REQUIRED TASK 1. In the entries, change "closest" to "nearest" from the start of the entries through the line containing "Answer: point 791,1033", with both ends included, and return only those lines with nothing else altered. Leave the pictures out of your answer.

PASSAGE SHOWN.
──────────
The Enkidu Summer Conference 2007

June 1 - 5, 2007

Mexico City

in:

 

Retribution Demanded By The Past (focus on slavery)

Yoseph Mobae

University of Asmara

Outreach and Training Department, National Museum of Eritrea

Eritrea

 

The main focus of this paper will be on the repression of memories, particularly of slavery in which the repressive apartheid system of South Africa had a bigger role to play and something that encouraged slave descendants themselves to let it happen – choosing to forget than remember as it depressed and put them where they did not want to be in society.  

 

The paper will further deal with the problem of identity i.e. of slave descendants – can we all claim descendancy when need be and forget as soon as that need is fulfilled? Parallel to this the paper will examine about the emancipation of slaves and the commemoration and celebration of emancipation day.

 

The paper will further look at the question of taking responsibility for the past coming to terms with and thereby letting go without the past haunting us seeking retribution as shown in the case of Beloved. The moral judgment that always comes back to us, no matter what our reasons are for our actions, to take responsibility for our ill actions of the time. The Truth and Reconciliation Commission in the Republic of South Africa – was it a process of sacrificing the truth (their past) at the alter of reconciliation (forgiving and forgetting? After telling their stories did the perpetrators feel morally obliged to take moral responsibility for their actions as in the case of the slave owners who gave slaves training on their way to freedom? How do professionals treat the past and those who endured it? Do we dismiss its victims/descendants as having acted irresponsibility and reduce their testimonies of how they knew it to be stories that our theories prove right or do we give them a voice to say how they felt without quoting parts of stories that agree with us as in the case of the South African TRC report.
──────────
REQUIRED TASK 2. Copy the conference abstract word for word, starting at "The main focus" and running up to and including "be in society.".
──────────
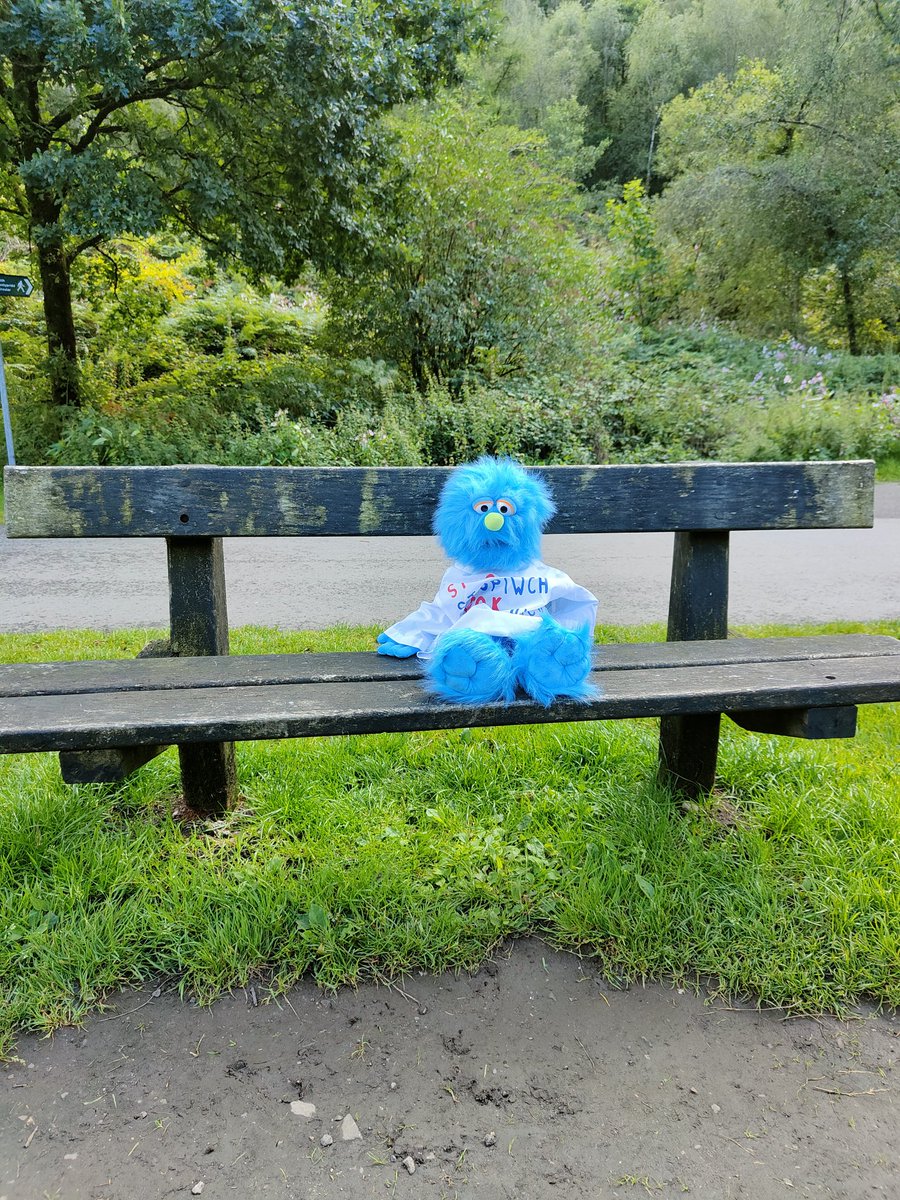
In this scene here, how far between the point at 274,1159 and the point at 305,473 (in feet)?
5.52

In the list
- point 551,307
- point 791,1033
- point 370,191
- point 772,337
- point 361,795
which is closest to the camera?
Answer: point 791,1033

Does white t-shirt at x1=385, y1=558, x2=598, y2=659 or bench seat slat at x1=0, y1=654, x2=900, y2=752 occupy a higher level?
white t-shirt at x1=385, y1=558, x2=598, y2=659

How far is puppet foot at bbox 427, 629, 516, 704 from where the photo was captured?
1948mm

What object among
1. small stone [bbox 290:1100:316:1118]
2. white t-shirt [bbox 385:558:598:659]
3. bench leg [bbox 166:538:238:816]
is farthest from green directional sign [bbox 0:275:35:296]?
small stone [bbox 290:1100:316:1118]

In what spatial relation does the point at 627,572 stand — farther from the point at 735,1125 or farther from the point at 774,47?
the point at 774,47

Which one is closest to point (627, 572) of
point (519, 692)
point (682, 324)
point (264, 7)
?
point (519, 692)

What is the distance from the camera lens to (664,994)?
6.72 feet

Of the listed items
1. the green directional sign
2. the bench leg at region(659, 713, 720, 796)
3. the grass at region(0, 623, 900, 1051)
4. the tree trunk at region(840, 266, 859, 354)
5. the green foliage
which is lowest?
the grass at region(0, 623, 900, 1051)

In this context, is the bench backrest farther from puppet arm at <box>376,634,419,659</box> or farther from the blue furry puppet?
puppet arm at <box>376,634,419,659</box>

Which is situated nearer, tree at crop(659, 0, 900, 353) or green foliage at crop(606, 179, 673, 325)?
tree at crop(659, 0, 900, 353)

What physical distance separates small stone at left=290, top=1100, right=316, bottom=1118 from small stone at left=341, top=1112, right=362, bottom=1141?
0.07 meters

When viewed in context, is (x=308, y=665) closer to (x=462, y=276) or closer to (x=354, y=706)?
(x=354, y=706)

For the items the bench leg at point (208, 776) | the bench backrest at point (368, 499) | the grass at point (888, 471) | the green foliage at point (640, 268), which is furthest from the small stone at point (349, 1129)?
the green foliage at point (640, 268)

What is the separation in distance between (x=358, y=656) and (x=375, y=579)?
11.9ft
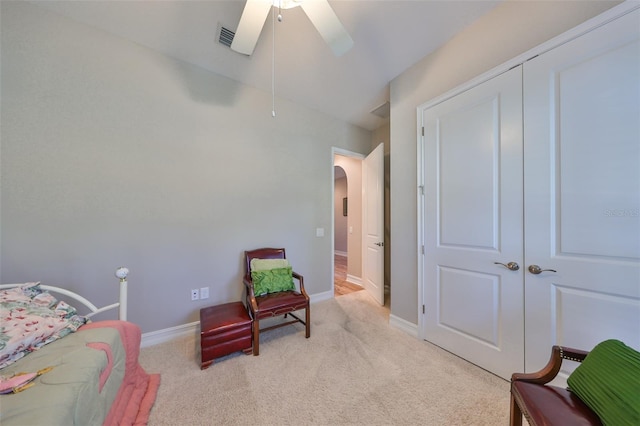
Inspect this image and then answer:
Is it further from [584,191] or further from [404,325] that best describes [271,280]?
[584,191]

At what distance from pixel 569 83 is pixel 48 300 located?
3.66 meters

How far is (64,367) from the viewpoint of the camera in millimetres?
1006

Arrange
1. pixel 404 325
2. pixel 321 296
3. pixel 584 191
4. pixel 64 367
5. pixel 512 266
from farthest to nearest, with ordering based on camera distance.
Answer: pixel 321 296
pixel 404 325
pixel 512 266
pixel 584 191
pixel 64 367

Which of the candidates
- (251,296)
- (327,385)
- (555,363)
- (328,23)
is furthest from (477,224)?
(251,296)

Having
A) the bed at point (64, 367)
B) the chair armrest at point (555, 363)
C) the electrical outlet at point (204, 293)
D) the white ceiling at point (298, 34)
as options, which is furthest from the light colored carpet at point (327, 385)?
the white ceiling at point (298, 34)

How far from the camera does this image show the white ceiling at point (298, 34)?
1.71m

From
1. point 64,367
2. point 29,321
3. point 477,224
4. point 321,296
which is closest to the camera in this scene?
point 64,367

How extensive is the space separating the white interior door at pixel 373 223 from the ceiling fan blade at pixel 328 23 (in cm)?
183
──────────
COMPLETE ANSWER 1.
In this scene here, how far between the point at 274,1159 and the point at 305,473 (in feet)?
5.52

In the list
- point 551,307
- point 791,1033
- point 370,191
- point 772,337
- point 361,795
which is nearest to the camera?
Answer: point 791,1033

COMPLETE ANSWER 2.
The main focus of this paper will be on the repression of memories, particularly of slavery in which the repressive apartheid system of South Africa had a bigger role to play and something that encouraged slave descendants themselves to let it happen – choosing to forget than remember as it depressed and put them where they did not want to be in society.